Bebeğini kaybeden acılı anne Sabahat Bayar, Türkçe bilmediği için o gece yaşadıklarını Kürtçe anlattı. Anne Bayar, hastaneye götürüldüğünde durumunun çok kötü olduğunu söyledi. Hemşirelerin kendisiyle ilgilenmediğini iddia eden Bayar, "Hastaneye getirildiğimde çok kötüydüm. Benle ilgilenmedikleri için onlara 'Allah rızası için eşime çağırın gelsin beni alsın. Başka yere götürsün, ameliyat ettirsin beni bu acıdan kurtarsın, dayanamıyorum' diye yalvardım. Oradaki hemşireler ise o kadar rahat bir şekilde

'Senin aklına yeni mi ameliyat olmak geldi. Senin bir hafta önce gelmen gerekiyordu' dediler. Ağzımdan, burnumdan kan akıyordu, susuzluktan ölüyordum. Delirecektim. Onlara defalarca seslendim. Bu devlet Müslüman bir devlet değil midir? Masalara o kadar vurdum ki ellerim kırılacaktı. Hatta karnımda bebeğimle acıya dayanamadığım için yataktan dahi bir kere düştüm. O hasta halimle iki defa gidip doğumhane servisinin kapısını açtım. Eşimin ablası elinden tutup 'Sen yanıma gel bari onlar bana bir bardak su bile

vermiyorlar en azından sen bana biraz su verirsin' dedim. 'Onlar nasıl olsa uyuyorlar gel bari bana biraz su ver ölsem de kurtulsam bu acıdan' dedim. Ben her şeyi oradaki hemşirelere söylememe rağmen bana dediler ki 'Senin nazın bize geçmez. Sen git nazını kocana yap. İki defadır bize sürpriz yapıp kapımıza geliyorsun. Sana yazıklar olsun' Ben de en sonunda kızıp 'Biz hayvan mıyız bize bu muameleyi yapıyorsunuz? Ben de insanım' diye isyan ettim. İki kolumda serum varken oksijen maskesini de benim tutmamı

istediler. Acımdan oralarda deliler gibi dolanıyordum. Şimdi bile sağlıklı düşünemiyorum. Biz de Müslümanız. Benim zaten ağırlarım olmasa ne diye hastaneye gideyim. Ben zaten acım azalsın diye hastaneye gittim. Oradaki hemşireler gidip uyuyup kapılarını da kapatıp kilitliyorlardı. O da yetmezmiş gibi benim odamın da kapısını kapatıp ışığını da söndürüyorlardı" şeklinde konuştu.

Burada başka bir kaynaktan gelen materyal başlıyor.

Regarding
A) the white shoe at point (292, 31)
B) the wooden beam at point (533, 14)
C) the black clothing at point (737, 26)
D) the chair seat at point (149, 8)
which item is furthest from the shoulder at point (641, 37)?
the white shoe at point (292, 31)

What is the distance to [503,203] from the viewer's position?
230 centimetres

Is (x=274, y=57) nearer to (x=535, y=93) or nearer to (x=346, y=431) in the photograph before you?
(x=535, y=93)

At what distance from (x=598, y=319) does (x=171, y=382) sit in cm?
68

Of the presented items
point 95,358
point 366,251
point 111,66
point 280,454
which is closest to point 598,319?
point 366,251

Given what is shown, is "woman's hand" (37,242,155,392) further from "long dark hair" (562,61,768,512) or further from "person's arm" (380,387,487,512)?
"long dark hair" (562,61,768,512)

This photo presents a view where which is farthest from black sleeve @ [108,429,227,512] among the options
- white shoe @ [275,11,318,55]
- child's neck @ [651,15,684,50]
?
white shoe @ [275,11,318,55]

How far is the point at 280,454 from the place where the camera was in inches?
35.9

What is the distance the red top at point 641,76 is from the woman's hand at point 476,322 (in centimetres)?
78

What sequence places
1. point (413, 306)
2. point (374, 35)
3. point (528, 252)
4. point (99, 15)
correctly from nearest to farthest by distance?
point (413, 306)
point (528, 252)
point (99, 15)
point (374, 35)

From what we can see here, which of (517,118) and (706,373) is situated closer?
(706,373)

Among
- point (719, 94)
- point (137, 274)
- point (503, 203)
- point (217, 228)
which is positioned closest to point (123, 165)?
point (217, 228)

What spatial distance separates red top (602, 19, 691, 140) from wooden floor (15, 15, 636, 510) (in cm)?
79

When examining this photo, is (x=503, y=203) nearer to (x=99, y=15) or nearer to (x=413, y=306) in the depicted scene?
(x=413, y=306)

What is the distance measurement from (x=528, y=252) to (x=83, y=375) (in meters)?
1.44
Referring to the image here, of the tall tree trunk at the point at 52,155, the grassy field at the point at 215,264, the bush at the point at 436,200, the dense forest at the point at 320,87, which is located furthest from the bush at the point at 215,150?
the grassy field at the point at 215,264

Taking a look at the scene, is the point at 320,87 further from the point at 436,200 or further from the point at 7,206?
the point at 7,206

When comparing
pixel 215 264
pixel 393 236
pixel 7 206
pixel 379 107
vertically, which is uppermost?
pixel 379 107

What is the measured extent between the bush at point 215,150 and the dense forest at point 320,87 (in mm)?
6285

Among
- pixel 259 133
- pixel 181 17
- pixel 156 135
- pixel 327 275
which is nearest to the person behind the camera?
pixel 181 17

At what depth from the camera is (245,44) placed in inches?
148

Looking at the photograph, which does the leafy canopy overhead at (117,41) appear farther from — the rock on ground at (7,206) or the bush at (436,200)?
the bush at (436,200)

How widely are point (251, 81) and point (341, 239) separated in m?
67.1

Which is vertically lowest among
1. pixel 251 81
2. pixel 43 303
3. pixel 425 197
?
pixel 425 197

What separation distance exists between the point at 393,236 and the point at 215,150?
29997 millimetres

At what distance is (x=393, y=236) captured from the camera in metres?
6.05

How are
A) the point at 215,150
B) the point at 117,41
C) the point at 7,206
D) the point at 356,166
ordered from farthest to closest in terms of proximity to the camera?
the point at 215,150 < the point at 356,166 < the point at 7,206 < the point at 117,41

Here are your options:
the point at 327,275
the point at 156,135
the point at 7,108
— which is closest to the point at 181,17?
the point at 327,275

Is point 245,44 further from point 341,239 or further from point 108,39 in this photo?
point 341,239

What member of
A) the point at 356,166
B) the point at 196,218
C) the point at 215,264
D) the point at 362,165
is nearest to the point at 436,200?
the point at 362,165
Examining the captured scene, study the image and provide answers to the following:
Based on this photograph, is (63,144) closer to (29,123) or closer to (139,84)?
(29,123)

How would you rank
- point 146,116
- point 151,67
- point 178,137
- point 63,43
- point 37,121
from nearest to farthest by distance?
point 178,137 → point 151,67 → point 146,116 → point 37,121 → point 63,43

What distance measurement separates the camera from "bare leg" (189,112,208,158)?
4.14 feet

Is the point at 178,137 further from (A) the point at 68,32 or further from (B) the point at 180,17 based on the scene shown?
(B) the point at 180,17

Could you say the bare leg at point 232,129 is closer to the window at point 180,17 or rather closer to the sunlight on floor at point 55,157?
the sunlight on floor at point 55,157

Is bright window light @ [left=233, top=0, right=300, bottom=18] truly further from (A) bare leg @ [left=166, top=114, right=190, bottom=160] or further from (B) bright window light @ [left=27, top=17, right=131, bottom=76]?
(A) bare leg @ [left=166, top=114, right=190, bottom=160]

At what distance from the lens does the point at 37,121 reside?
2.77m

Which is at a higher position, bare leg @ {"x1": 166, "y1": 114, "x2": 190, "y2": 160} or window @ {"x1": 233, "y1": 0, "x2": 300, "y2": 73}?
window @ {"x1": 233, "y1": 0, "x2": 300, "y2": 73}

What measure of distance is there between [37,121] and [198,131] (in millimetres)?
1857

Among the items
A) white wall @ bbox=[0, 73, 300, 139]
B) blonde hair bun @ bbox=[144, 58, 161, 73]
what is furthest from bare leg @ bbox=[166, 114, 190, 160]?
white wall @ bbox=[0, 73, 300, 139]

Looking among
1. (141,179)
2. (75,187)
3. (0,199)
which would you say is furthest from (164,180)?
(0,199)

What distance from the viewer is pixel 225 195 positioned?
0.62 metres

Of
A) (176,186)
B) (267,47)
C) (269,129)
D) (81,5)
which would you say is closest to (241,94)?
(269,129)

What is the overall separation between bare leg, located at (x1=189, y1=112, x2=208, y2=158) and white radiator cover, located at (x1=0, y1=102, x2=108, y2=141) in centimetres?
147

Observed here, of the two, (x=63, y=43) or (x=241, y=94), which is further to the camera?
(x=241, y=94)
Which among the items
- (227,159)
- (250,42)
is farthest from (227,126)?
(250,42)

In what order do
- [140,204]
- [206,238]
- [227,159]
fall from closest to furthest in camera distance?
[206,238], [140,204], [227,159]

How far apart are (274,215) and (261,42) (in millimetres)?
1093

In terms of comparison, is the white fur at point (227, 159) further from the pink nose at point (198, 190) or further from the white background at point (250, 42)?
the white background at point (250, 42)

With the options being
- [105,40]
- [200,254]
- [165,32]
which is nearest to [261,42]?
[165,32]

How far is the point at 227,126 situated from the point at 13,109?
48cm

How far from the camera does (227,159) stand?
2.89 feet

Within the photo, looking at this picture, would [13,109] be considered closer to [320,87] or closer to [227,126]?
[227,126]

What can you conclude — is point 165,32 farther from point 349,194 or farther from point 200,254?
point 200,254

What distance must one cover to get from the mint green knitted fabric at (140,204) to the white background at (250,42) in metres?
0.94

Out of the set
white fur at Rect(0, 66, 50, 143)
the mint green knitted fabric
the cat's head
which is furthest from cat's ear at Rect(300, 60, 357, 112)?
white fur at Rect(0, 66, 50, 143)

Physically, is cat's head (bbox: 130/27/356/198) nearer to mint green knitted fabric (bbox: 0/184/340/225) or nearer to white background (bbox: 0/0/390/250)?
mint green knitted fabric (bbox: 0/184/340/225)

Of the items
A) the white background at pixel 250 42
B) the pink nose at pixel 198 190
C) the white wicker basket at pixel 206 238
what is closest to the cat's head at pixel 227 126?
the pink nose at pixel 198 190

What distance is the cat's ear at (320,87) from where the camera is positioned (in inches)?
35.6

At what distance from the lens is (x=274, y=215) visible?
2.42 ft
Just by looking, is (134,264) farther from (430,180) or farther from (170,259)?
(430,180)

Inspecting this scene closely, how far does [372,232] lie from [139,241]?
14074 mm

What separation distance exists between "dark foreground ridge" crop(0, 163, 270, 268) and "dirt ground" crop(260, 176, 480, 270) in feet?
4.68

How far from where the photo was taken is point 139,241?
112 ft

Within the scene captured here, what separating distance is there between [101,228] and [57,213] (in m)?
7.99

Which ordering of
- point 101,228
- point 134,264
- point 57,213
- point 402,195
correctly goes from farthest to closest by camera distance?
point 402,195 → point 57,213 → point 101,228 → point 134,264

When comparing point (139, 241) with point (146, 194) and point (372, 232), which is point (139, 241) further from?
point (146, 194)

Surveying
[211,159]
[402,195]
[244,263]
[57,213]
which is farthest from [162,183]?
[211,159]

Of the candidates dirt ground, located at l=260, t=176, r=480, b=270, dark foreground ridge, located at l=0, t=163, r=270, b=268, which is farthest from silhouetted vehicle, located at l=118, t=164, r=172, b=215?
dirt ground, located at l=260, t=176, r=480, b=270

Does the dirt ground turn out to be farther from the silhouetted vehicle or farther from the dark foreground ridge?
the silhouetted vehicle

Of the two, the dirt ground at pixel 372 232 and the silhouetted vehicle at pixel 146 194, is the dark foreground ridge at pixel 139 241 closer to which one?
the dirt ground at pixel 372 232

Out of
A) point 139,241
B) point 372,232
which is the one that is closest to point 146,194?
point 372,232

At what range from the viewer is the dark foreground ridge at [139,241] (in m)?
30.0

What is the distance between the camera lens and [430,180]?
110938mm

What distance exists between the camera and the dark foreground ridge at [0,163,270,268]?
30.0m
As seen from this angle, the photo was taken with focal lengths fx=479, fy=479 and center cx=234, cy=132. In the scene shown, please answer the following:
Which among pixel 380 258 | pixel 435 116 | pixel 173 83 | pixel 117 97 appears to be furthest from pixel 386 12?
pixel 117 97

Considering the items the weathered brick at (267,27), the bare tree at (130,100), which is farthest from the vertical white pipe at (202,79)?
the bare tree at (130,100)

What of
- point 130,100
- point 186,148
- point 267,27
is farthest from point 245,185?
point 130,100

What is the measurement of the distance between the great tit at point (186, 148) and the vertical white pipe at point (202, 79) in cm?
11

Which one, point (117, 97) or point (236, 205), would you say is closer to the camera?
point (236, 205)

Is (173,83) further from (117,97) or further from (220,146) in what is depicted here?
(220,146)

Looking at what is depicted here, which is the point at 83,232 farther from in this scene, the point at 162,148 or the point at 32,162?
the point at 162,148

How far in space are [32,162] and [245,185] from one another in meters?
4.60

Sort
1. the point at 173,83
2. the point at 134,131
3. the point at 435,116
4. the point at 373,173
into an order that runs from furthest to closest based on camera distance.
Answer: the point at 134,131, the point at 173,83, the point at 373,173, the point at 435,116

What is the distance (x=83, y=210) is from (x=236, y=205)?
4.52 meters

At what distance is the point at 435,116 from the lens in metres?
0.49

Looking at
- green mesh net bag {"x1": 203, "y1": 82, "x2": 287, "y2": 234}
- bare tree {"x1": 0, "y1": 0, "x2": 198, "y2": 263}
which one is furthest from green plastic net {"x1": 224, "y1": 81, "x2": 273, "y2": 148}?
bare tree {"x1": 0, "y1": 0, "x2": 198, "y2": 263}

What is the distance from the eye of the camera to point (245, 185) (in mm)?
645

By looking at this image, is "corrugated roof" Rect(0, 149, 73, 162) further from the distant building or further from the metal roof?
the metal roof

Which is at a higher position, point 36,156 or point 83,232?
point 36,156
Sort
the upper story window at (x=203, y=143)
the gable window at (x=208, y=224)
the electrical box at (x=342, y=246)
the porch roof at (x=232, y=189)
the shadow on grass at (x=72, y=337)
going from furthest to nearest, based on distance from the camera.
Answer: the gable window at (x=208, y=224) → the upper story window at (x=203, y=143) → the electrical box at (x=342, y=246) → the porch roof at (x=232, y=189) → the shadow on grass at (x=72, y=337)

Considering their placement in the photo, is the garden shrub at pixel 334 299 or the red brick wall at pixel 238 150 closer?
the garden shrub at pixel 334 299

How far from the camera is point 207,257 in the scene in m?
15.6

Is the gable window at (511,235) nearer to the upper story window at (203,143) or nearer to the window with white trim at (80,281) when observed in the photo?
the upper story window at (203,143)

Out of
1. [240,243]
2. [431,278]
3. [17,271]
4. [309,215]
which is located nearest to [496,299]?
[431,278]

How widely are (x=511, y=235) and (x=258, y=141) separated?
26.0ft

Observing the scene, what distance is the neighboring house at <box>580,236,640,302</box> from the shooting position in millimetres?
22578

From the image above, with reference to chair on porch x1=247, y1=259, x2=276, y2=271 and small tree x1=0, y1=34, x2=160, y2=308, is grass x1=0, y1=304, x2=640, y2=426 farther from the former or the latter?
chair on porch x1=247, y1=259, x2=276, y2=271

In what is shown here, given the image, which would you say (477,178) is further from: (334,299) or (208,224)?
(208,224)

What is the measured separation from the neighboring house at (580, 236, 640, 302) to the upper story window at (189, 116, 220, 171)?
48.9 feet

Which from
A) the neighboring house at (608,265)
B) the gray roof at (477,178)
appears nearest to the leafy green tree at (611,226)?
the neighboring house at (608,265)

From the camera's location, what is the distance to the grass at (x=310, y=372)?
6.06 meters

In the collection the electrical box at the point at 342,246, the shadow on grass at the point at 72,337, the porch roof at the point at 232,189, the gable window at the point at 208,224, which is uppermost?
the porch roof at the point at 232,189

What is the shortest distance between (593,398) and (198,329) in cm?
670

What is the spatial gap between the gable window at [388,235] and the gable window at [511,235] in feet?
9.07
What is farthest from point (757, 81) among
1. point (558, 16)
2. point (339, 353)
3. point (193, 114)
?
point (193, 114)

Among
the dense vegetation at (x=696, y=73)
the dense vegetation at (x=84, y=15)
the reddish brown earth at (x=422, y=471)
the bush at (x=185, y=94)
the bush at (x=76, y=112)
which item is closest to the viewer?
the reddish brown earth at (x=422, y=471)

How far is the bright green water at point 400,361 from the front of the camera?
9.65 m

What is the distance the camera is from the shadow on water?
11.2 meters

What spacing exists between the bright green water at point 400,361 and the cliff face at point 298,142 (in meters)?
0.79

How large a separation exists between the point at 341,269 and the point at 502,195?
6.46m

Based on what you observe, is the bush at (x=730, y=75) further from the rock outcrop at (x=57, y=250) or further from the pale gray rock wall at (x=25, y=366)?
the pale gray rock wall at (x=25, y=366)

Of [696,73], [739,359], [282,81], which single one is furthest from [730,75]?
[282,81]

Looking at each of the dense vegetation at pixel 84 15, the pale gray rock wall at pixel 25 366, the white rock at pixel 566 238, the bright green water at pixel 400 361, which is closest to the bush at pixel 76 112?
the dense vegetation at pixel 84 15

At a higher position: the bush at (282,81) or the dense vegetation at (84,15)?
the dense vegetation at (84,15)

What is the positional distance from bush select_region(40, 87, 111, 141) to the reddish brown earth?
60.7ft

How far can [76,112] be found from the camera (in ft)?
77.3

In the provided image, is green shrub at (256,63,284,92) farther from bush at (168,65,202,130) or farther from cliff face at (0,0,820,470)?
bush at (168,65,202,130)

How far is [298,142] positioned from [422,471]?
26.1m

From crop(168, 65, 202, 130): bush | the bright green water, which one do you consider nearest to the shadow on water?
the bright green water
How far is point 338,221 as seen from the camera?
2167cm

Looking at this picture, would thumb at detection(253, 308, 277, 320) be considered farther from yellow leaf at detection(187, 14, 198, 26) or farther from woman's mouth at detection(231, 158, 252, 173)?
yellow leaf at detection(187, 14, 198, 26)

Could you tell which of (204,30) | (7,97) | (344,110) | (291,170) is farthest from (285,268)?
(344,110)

Doğum öncesinde ve sonrasında hastanede olan Sebahat Bayar'ın ablası Meryem Çakan da hemşirelerin kapısını defalarca çaldığını ama kendileriyle ilgilenmediğini ileri sürerek, "İçeriden biri gözlerini ovuşturarak kapıyı açtı. Siz yatıyor musunuz' dedim. 'Tabi yatıyorum' dedi. 'Kapıyı açın doktoru çağırın yoksa kadın ölecek' dedim. Saat 24.00'dan 01.00'a kadar bu kadın bağırdı. Bende kapının zilini çaldım 'Bizi niye rahat bırakmıyorsun' dediler. Kadın doğum yapacak. Ben doktoru çağıracağım' dedim. 'Sen

karışma o benim sorunum' dedi. 'O zaman sen çağır, yoksa ölecek. 6-7 saattir bu kadar bağırıyor. İnsan değil mi? Bebeği kaybetmemizin sorumluları o hemşirelerdir" diye konuştu.

Sağlık Müdürlüğü olayla ilgili soruşturma başlatırken, herhangi bir açıklamada bulunulmadı.